President Biden told a town hall audience that domestic terrorism by white supremacists is the “greatest threat” in America. He also told a questioner that he understands “a little bit of Yiddish.”

Just hours after his death, Argentina’s umbrella Jewish group accused former president Carlos Menem of obstructing investigations into bloody terrorist attacks on Jewish institutions in the 1990s.

A Kansas City meteorologist showcased a pet cat who looked like Hitler. Some viewers were not amused.

Deaths

Steven Goodstein, whose family firm played a key role in developing Battery Park City in the 1980s and iconic properties including Fifth Avenue Tower and the former Taft Hotel, died Saturday at his home in Florida. He was 81. The Queens-born Goldstein was an expert in housing projects financed by government agencies. In 1986, he received the Jewish National Fund’s Tree of Life award.

Streaming Today

America-Israel Friendship League presents a panel, moderated by a psychologist and scholar, that will provide leadership perspectives from Israeli-Arab women in the business, academic, labor and NGO sectors. Register here. Noon.

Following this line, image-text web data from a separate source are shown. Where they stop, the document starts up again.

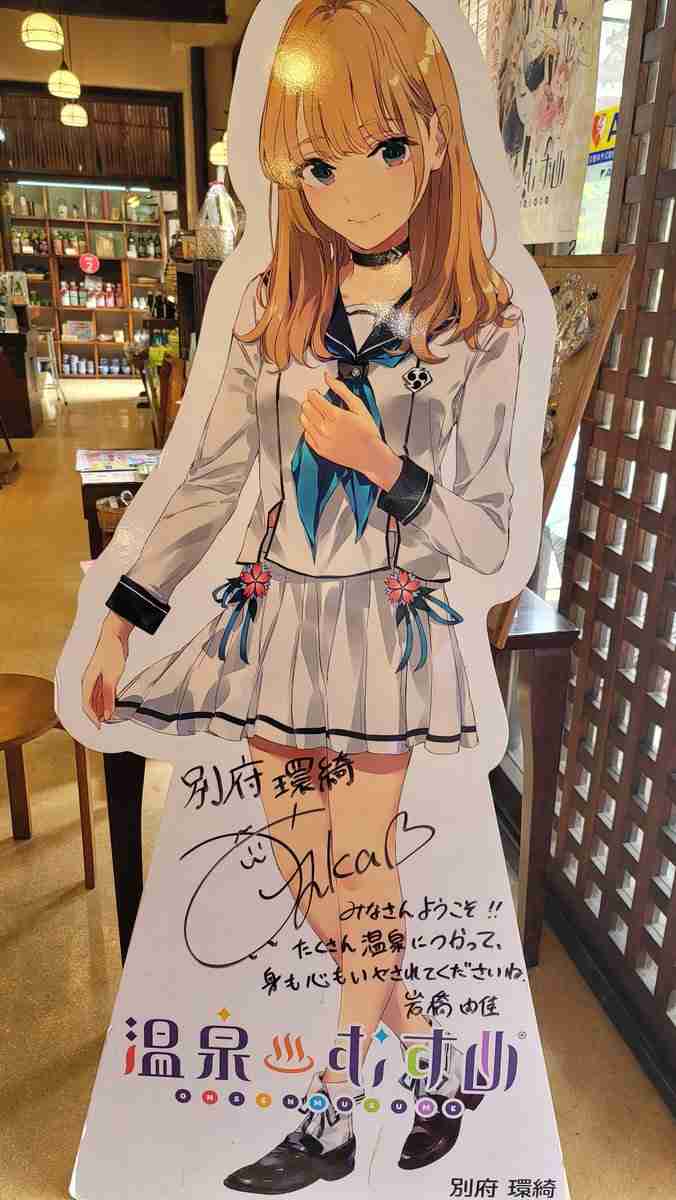 別府、由布院のおすすめ温泉♨観光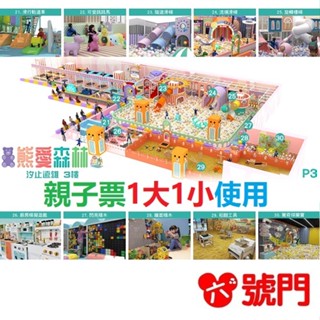 奇幻島汐止 【熊愛森林】 追風奇幻島 票券 門票 【可刷卡 街口】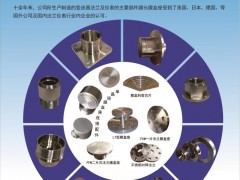 2019年9月豫魯皖陜遼等展會(huì)排期表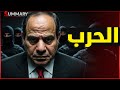 المخابرات المصرية تنتفض و البحرية المصرية ترسل سفن لـ تركيا و السعودية تراقب و اسرائيل تهدد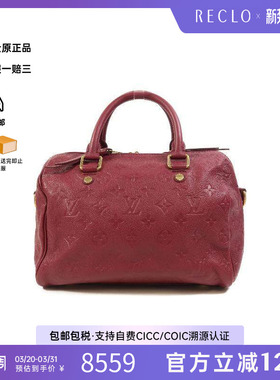 中古LV路易威登女包B级9新Speedy枕头包牛皮手提包红色正品休闲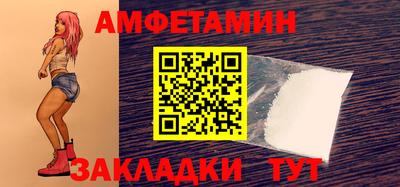 амфетамин Можга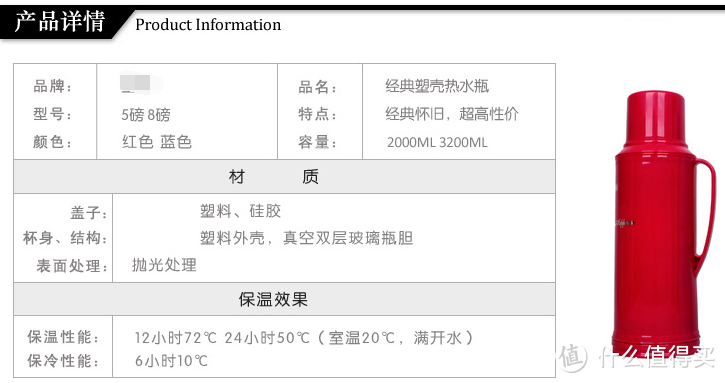 我来自德国，众测EMSA 爱慕莎 不锈钢保温壶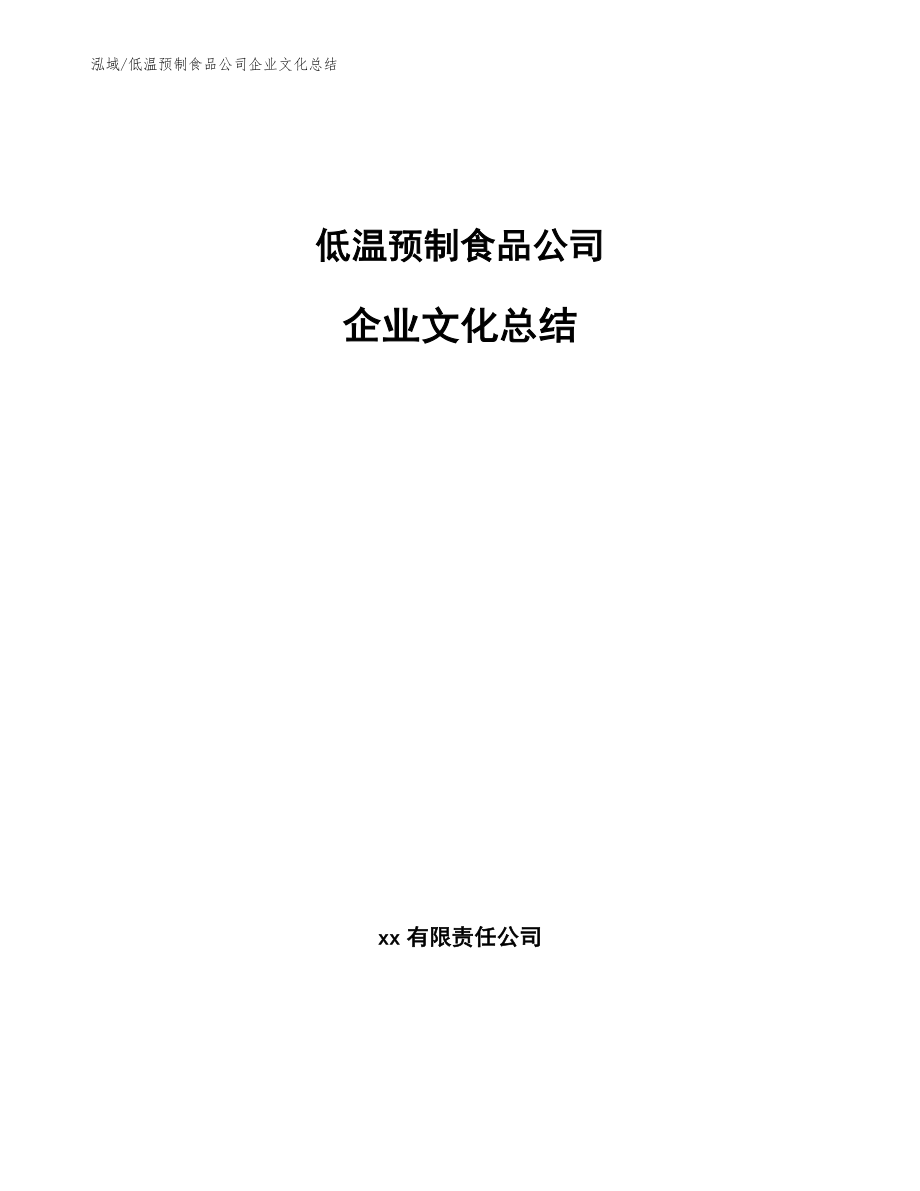 低温预制食品公司企业文化总结【范文】_第1页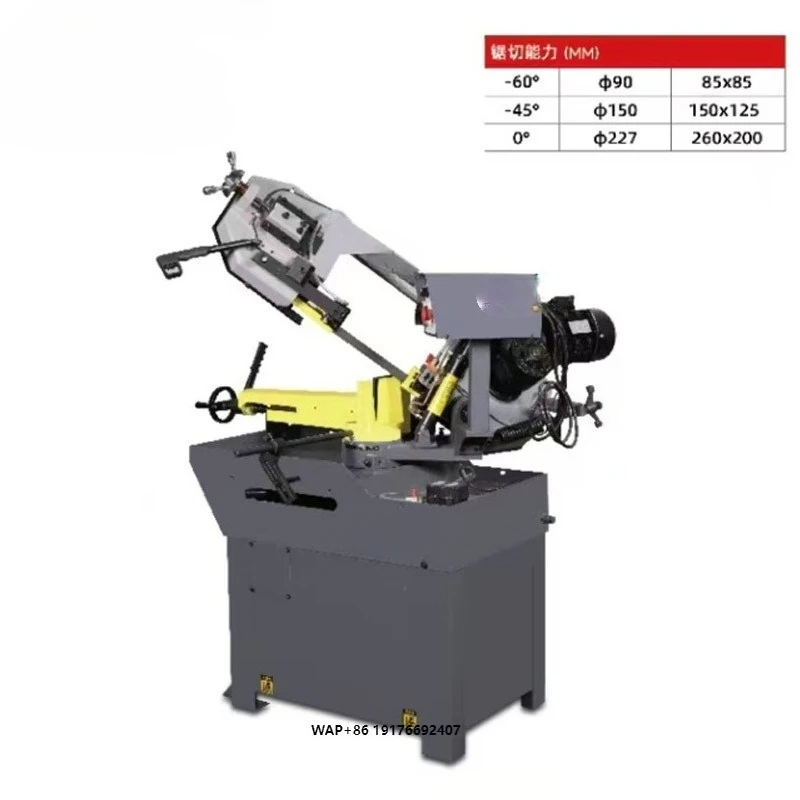 BS-260 Heavy Duty Band Saw Machine Engine 1.5kW Motor Hydraulic Tension Multifunctional Features High Accuracy Cutting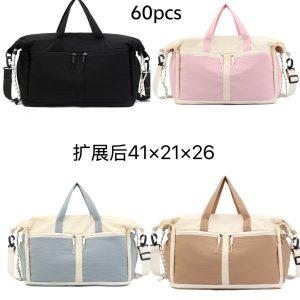 Bolso de viaje (A2195)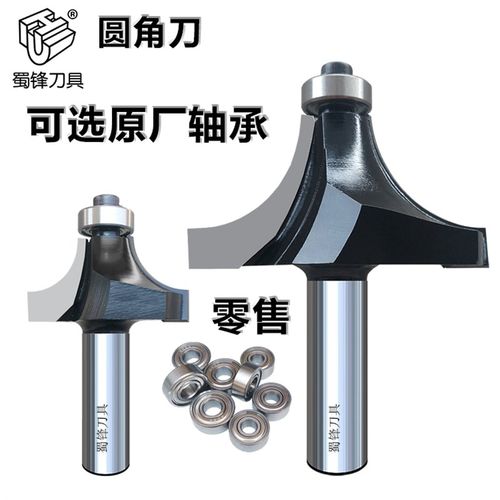 木工圆角刀蜀锋专业级修圆边刀倒边刀具修边机刀头R倒角刀雕刻机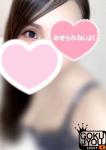 さら、紳士な僕はふんわり彼女の調教師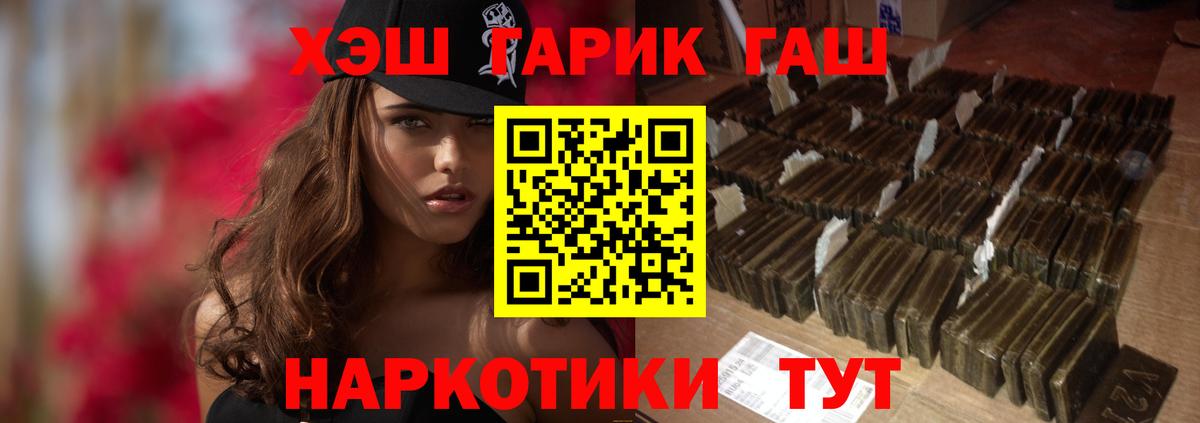 ГАШИШ хэш Люберцы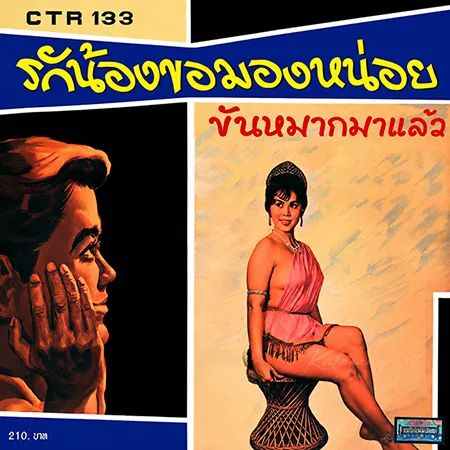 Cover.webp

The Congress for Jewish Culture presents theater, music, films, song and sketches in a Facebook celebration of Sholem Asch, the Yiddish writer best known for his play “God of Vengeance.” 2:30 pm.

Join SVIVAH for a new HerTorah Series dedicated to “What’s To Come?” Rabba Dina Brawer and Rabbanit Leah Sarna, plus HerTorah Director Rabbanit Aliza Sperling, will learn together about what our post-COVID Jewish world might look like. RSVP for Zoom link. 8:00 pm.